API access is available on Agency and Enterprise plans. When you submit a transcription job via API, you can specify a webhook URL. When the job completes, we send a POST request to your webhook with transcript data, status, and metadata. Webhooks include retry logic and signature verification for security.

Yes! Word-level timestamps are available on Pro plans and above. They're included in JSON exports and can be used for precise video editing, subtitle creation, and advanced applications. Word-level timestamps show the exact start and end time for each word in the transcript.

The AI Q&A feature (Pro+) allows you to ask questions about your transcript content. The AI analyzes the full transcript and provides answers based on the content. You can ask about specific topics, people mentioned, decisions made, action items, or any other information in the transcript. Answers are contextual and accurate.

Enterprise plans include SOC2 Type II, GDPR, and HIPAA compliance. We maintain annual certifications and undergo regular security audits. For specific compliance requirements, contact our enterprise team. All plans include basic security features like encryption and data ownership.

Agency and Enterprise plans include API access for custom integrations. Our API documentation provides guides and code examples. Pre-built integrations for popular tools are coming soon. Enterprise customers can request dedicated support for custom integrations.

You can download and backup transcripts at any time. Storage and retention may vary by plan; check your plan details for current policy. Deleted transcripts are permanently removed according to our data retention policy.
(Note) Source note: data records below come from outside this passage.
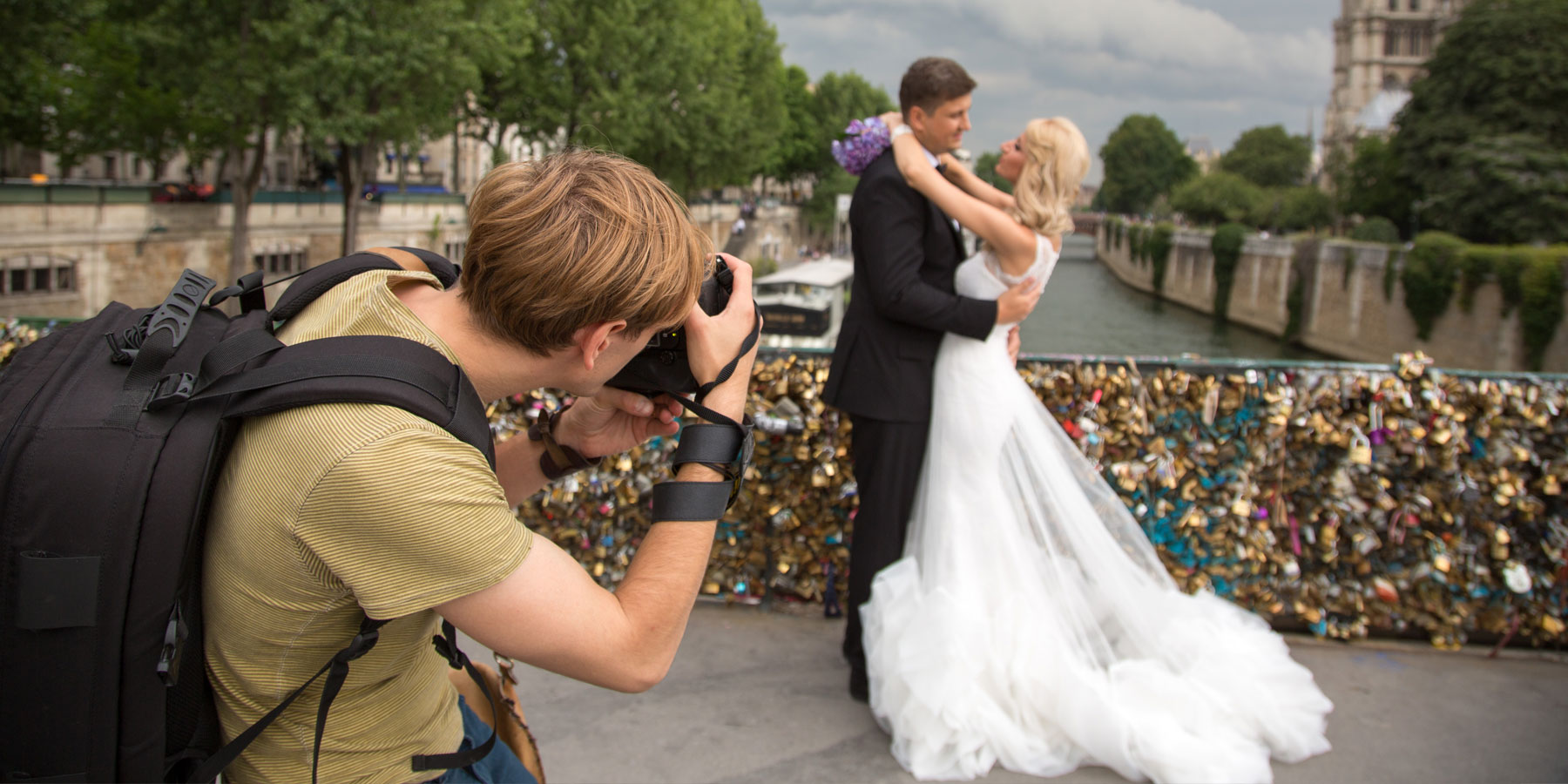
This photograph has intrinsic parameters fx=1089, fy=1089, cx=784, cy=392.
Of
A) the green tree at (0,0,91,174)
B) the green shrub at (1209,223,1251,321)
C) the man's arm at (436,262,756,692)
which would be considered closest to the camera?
the man's arm at (436,262,756,692)

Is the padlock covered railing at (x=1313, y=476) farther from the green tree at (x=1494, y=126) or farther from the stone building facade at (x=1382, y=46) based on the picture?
the stone building facade at (x=1382, y=46)

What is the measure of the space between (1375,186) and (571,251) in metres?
54.5

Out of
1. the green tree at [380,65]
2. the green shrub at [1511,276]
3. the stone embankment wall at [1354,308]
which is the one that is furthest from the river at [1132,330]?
the green tree at [380,65]

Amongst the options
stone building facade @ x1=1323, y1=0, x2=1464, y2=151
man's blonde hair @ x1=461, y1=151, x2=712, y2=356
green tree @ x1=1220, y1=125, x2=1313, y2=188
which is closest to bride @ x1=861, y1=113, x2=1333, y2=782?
man's blonde hair @ x1=461, y1=151, x2=712, y2=356

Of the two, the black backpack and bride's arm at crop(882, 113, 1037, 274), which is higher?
bride's arm at crop(882, 113, 1037, 274)

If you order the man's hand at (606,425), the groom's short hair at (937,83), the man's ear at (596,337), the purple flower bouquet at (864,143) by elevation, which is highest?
the groom's short hair at (937,83)

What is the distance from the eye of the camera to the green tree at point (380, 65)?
21891 mm

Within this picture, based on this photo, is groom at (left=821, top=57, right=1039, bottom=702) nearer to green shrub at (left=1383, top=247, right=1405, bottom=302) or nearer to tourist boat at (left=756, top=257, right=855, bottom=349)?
tourist boat at (left=756, top=257, right=855, bottom=349)

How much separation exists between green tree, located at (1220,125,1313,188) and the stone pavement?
3658 inches

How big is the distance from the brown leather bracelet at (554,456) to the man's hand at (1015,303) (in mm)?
1981

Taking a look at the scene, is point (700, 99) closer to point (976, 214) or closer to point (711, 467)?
point (976, 214)

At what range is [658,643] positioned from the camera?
1462mm

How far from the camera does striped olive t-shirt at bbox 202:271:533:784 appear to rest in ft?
3.92

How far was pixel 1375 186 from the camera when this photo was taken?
4816 centimetres
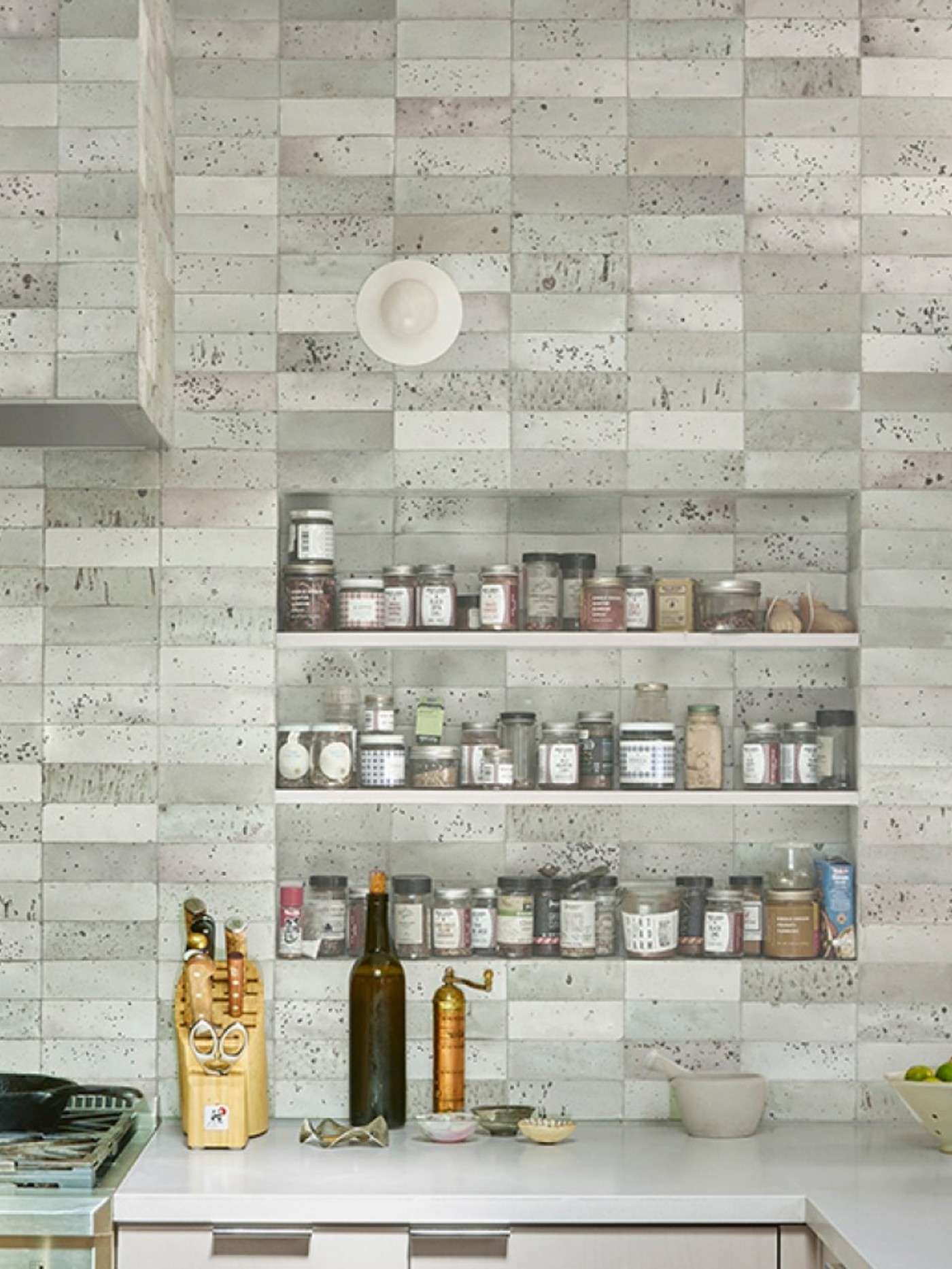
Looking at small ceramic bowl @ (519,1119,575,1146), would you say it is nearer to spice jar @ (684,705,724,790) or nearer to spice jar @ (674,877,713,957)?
spice jar @ (674,877,713,957)

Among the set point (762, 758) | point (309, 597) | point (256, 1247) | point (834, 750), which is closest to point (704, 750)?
point (762, 758)

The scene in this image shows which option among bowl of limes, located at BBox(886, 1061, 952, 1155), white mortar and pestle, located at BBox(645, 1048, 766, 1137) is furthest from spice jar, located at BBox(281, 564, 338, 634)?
bowl of limes, located at BBox(886, 1061, 952, 1155)

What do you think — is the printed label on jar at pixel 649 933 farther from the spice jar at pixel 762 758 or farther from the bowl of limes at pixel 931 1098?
the bowl of limes at pixel 931 1098

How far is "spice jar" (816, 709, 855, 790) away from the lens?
359 centimetres

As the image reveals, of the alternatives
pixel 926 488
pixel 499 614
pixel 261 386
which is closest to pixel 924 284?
pixel 926 488

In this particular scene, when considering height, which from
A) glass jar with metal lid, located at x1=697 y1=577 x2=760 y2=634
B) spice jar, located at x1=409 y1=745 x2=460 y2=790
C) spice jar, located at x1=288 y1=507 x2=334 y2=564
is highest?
spice jar, located at x1=288 y1=507 x2=334 y2=564

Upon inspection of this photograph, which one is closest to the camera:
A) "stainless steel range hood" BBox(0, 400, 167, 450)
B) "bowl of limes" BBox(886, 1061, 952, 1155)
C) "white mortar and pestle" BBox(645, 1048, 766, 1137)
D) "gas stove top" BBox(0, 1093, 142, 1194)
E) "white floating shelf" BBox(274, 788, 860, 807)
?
"gas stove top" BBox(0, 1093, 142, 1194)

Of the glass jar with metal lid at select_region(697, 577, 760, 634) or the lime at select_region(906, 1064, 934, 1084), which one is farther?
the glass jar with metal lid at select_region(697, 577, 760, 634)

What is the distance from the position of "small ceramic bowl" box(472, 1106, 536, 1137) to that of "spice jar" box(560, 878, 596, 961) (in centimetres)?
31

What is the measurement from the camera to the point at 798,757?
358 cm

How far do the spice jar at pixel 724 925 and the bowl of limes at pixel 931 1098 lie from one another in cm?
40

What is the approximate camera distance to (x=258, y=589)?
3559mm

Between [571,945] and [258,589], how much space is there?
912 millimetres

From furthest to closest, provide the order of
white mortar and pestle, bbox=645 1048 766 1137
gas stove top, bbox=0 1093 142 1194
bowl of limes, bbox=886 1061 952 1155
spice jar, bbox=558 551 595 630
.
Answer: spice jar, bbox=558 551 595 630 < white mortar and pestle, bbox=645 1048 766 1137 < bowl of limes, bbox=886 1061 952 1155 < gas stove top, bbox=0 1093 142 1194
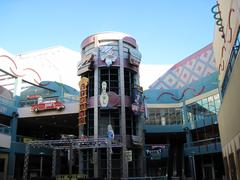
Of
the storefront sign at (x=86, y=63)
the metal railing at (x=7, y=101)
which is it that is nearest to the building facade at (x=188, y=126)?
the storefront sign at (x=86, y=63)

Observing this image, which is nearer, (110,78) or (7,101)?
(110,78)

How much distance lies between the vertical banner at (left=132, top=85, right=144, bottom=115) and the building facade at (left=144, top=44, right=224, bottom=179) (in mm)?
9286

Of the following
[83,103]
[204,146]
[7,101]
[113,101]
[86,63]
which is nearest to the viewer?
[113,101]

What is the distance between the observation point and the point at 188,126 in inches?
1885

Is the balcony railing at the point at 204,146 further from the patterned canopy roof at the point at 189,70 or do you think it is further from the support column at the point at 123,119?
the support column at the point at 123,119

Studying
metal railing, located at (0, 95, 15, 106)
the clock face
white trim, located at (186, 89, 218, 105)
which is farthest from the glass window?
white trim, located at (186, 89, 218, 105)

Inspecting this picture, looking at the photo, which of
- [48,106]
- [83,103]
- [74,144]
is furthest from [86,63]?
[74,144]

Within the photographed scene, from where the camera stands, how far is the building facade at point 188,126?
43.9 m

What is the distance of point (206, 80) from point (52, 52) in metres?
28.8

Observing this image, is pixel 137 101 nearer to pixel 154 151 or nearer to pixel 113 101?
pixel 113 101

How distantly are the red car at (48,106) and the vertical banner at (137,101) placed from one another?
9349 millimetres

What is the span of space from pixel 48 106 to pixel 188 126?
73.9ft

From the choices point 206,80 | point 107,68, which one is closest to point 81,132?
point 107,68

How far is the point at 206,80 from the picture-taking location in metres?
46.0
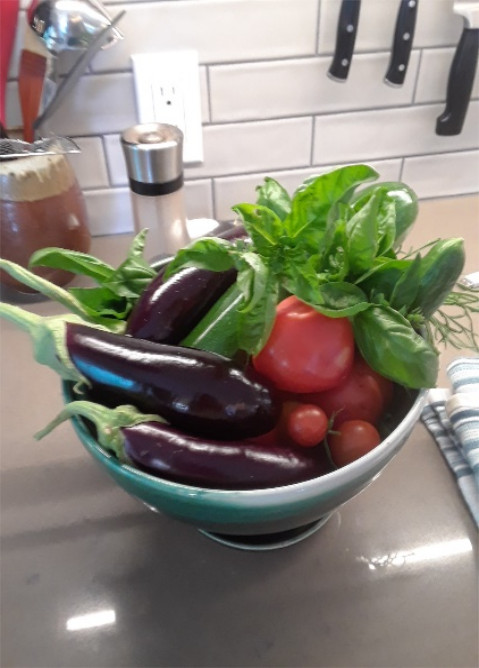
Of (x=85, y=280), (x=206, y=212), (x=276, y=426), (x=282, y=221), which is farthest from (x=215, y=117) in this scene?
(x=276, y=426)

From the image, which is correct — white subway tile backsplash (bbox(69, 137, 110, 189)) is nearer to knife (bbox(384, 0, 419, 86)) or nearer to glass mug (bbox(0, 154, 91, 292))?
glass mug (bbox(0, 154, 91, 292))

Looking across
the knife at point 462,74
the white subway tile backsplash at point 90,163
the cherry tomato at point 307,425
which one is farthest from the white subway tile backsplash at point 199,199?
the cherry tomato at point 307,425

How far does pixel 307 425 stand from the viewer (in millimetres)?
392

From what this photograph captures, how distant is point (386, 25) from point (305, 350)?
540 millimetres

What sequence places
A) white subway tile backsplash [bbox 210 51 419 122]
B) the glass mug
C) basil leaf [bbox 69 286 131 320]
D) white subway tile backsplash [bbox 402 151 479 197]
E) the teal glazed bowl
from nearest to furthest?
1. the teal glazed bowl
2. basil leaf [bbox 69 286 131 320]
3. the glass mug
4. white subway tile backsplash [bbox 210 51 419 122]
5. white subway tile backsplash [bbox 402 151 479 197]

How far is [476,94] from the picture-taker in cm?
84

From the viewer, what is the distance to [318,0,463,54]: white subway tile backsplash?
735mm

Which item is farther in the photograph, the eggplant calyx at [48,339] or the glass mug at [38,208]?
the glass mug at [38,208]

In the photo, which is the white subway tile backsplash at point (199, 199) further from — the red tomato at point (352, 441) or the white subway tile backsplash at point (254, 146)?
the red tomato at point (352, 441)

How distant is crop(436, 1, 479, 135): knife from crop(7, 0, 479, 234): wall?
0.02m

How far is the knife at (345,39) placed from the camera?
716 millimetres

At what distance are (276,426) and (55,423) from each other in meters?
0.14

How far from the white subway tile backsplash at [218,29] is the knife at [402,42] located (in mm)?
97

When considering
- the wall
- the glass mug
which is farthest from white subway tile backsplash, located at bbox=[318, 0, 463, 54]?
→ the glass mug
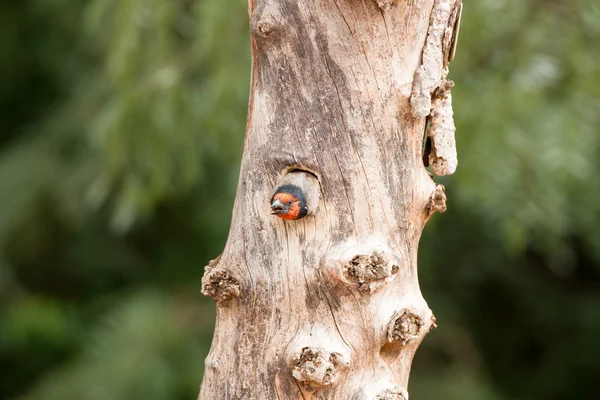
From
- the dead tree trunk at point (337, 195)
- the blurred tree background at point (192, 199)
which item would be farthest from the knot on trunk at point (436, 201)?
the blurred tree background at point (192, 199)

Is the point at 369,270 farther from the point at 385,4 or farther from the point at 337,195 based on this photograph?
the point at 385,4

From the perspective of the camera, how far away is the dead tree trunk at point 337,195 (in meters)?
1.17

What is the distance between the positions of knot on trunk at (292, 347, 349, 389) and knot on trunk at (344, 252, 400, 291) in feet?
0.35

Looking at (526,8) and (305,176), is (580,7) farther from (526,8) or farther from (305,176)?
(305,176)

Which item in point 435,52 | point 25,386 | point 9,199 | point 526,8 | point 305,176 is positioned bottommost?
point 305,176

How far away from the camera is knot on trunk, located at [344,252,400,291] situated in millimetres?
1152

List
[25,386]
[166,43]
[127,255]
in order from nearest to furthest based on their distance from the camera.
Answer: [166,43] < [127,255] < [25,386]

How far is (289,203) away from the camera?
114 cm

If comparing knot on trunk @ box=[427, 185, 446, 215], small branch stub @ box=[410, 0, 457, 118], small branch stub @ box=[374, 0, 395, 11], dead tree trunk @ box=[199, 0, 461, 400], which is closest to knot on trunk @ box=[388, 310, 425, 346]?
dead tree trunk @ box=[199, 0, 461, 400]

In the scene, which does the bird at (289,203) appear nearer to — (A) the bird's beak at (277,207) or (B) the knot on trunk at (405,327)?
(A) the bird's beak at (277,207)

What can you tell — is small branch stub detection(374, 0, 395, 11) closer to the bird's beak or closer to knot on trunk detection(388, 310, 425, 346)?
the bird's beak

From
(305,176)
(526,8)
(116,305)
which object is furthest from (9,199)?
(305,176)

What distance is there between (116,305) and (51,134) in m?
0.95

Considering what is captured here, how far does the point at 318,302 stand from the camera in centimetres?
118
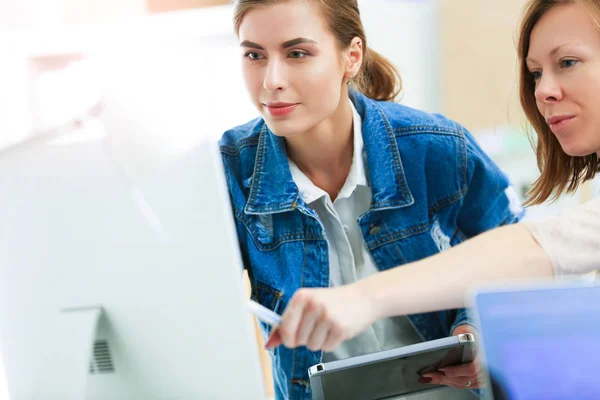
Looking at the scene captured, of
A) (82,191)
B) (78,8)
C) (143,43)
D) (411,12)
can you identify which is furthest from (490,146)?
(82,191)

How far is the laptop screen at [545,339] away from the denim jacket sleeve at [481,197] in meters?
0.59

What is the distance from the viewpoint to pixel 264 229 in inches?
45.2

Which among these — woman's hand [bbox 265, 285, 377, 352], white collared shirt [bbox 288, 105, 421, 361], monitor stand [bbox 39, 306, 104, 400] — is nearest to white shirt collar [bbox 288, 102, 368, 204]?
white collared shirt [bbox 288, 105, 421, 361]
If a transcription fails, you'll be notified via email and in-app notification. The file won't count against your quota. You can retry or recover failed or incomplete transcripts from the dashboard or via API—no lost work. Common failure reasons include corrupted files, unsupported formats, or processing errors. Failed jobs are automatically retried once before notification.

Free-tier exports may include a watermark. Pro, Studio, Agency, and Enterprise plans have no watermark on exports.

Yes. Use the dashboard folders page to create folders and organize your transcriptions by project, client, or show. Available on all plans.

Yes! You can upload recordings of phone calls in any supported format. For best results, use clear recordings with minimal background noise. Phone call transcriptions work well for customer support, interviews, and business calls. Real-time phone call transcription is coming soon for Enterprise customers.